Friday, April 23, 2010

Legalization would reduce teen pot smoking

Someone I used to know who grew up in Mississippi, and was a teenager when the state finally ended alcohol prohibition in 1966, said that during prohibition, "if you could reach the bar and lay your money down, you were old enough to drink." Since it was illegal to sell alcohol to anyone, bootleggers didn't care how old their customers were - and neither do drug dealers today. Once alcohol was legalized and regulated, bars and taverns stood to lose their licenses if they sold to minors. Suddenly, children couldn't buy alcohol anymore. The same thing would undoubtedly happen if pot were legal.

As long as marijuana is a black-market commodity, it will remain out of control. Legalizing and regulating cannabis is the key to curbing teen use.

Thursday, April 22, 2010

Earth Day thoughts

Today is Earth Day, the day when we're all supposed to think about the environment and how to keep the planet safe for life. Cannabis can do a lot in that regard. 

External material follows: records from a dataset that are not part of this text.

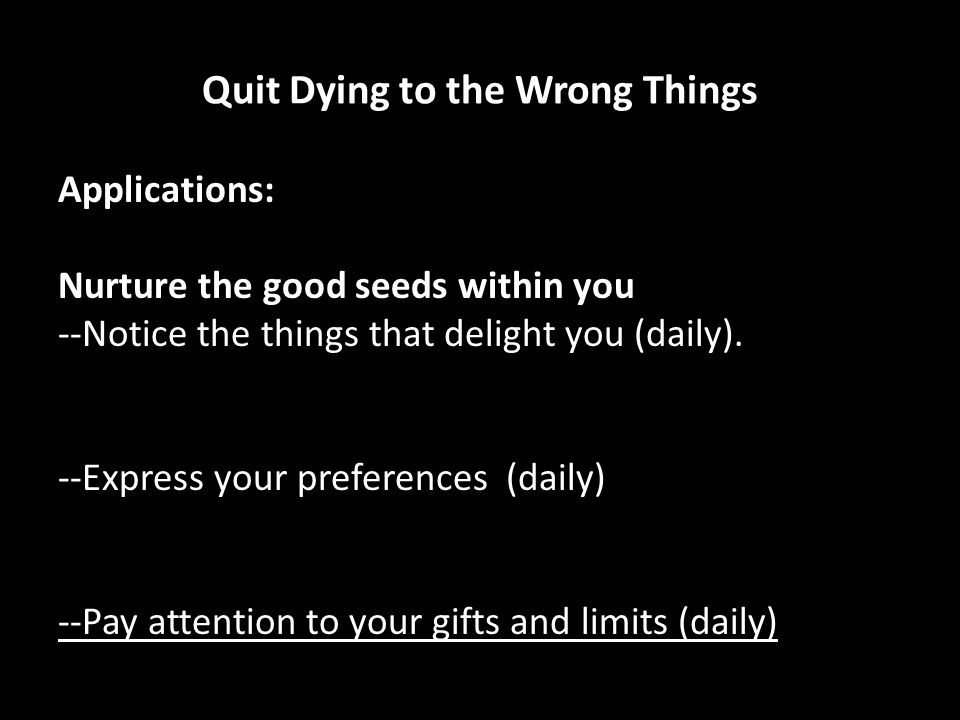 Quit Dying to the Wrong Things

Applications:

Nurture the good seeds within you
--Notice the things that delight you (daily).

--Express your preferences (daily)

--Pay attention to your gifts and limits (daily)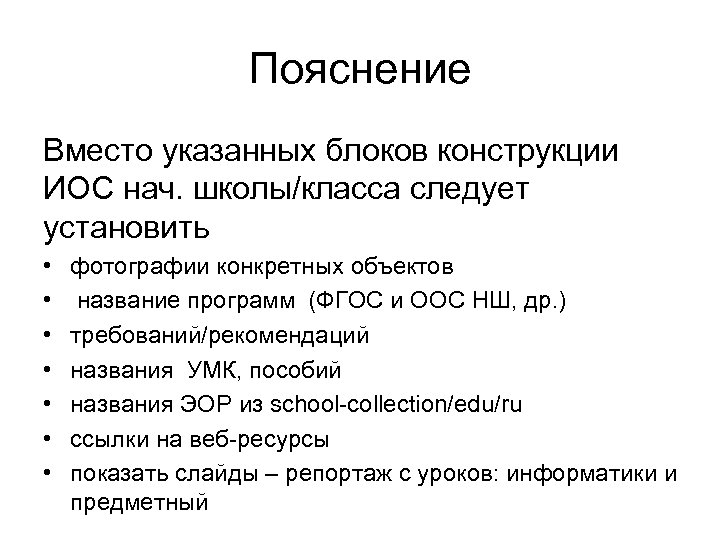 Пояснение

Вместо указанных блоков конструкции ИОС нач. школы/класса следует установить

• фотографии конкретных объектов
• название программ (ФГОС и ООС НШ, др.)
• требований/рекомендаций
• названия УМК, пособий
• названия ЭОР из school-collection/edu/ru
• ссылки на веб-ресурсы
• показать слайды – репортаж с уроков: информатики и предметный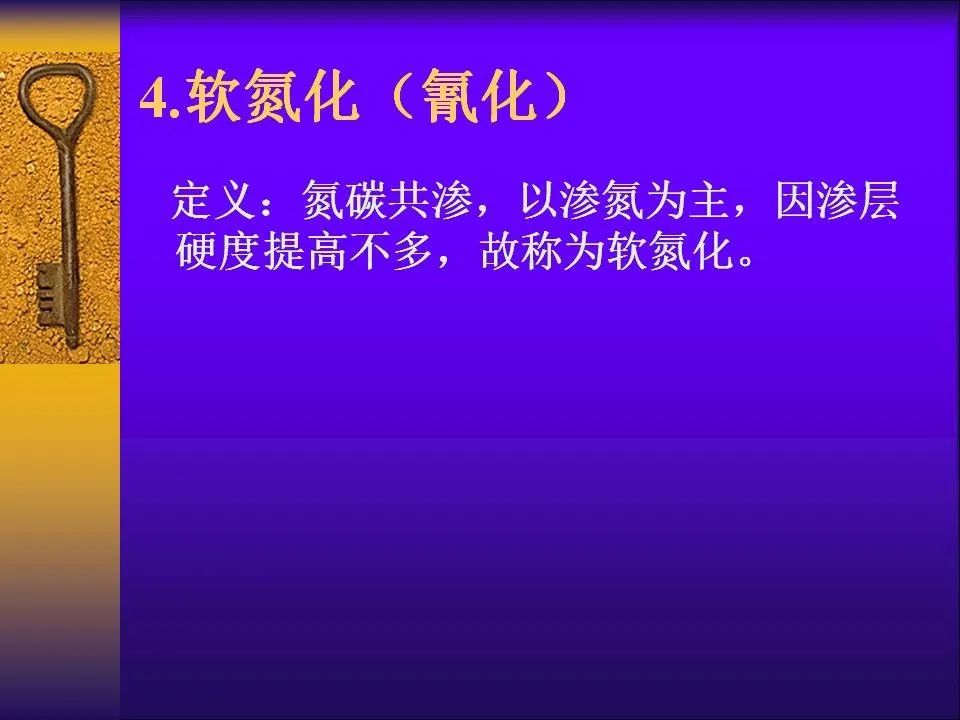 4.软氮化（氰化）

定义：氮碳共渗，以渗氮为主，因渗层硬度提高不多，故称为软氮化。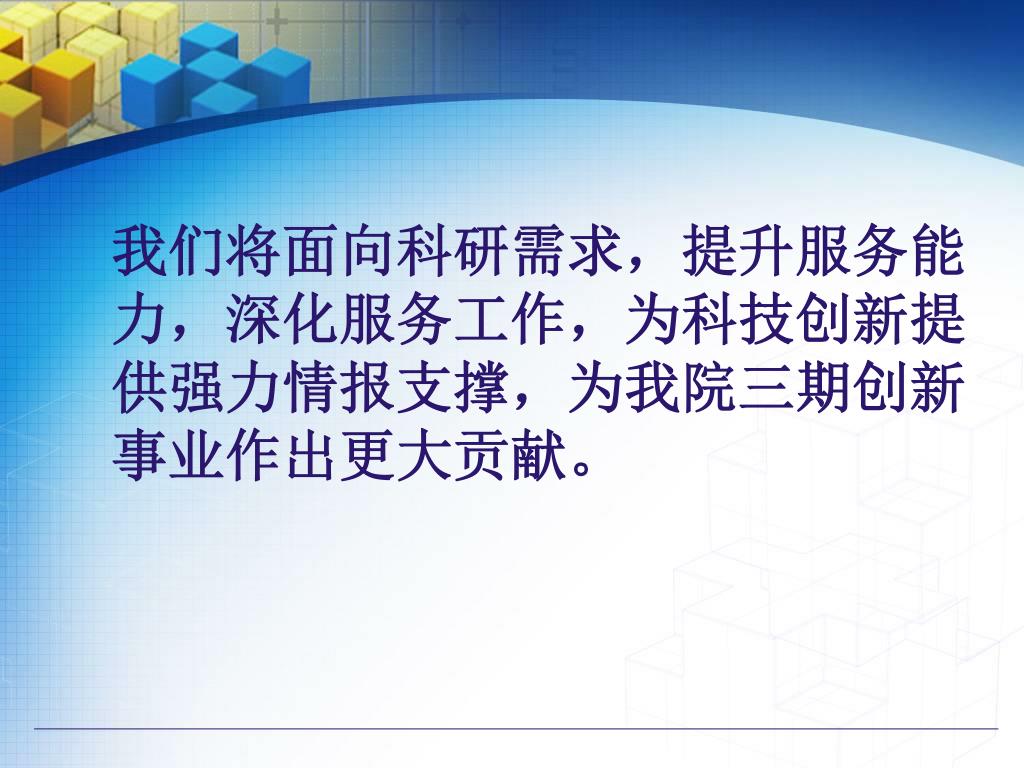 我们将面向科研需求，提升服务能力，深化服务工作，为科技创新提供强力情报支撑，为我院三期创新事业作出更大贡献。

Industrial hemp is extremely environmentally friendly. It grows, like, pardon the expression, a weed. Just sow the seeds and you get a tremendous yield per acre. No fertilizers required. Rarely if ever do you need to water it or tend it. It grows fast, and its fibers run the entire length of the plant - which makes it very sturdy. It's a renewable, sustainable alternative to leather and wool (both of which require care and feeding of animals), cotton (which is labor and/or energy intensive to harvest and process, and doesn't hold up nearly as well as hemp), and synthetic fibers (which require petroleum and are not biodegradable). Hempcrete is lightweight, durable, and has a high R factor built in. 

Medical cannabis is more efficiently produced than the many, much more dangerous and more expensive, prescription drugs it can supplent - and being compleely biodegradable, it does not contribute to the growing problem of discarded drugs in the water supply.

Social/recreational marijuana, besides being safer than alcohol, takes much less energy to produce than beer, wine, or liquor. Again, you just plant it and let it grow. No roasting, malting, fermentaion, distillation or bottling required.

In short, pot and industrial hemp are god for the economy, good for the environment, and much better for the consumer than the legal alternatives available today.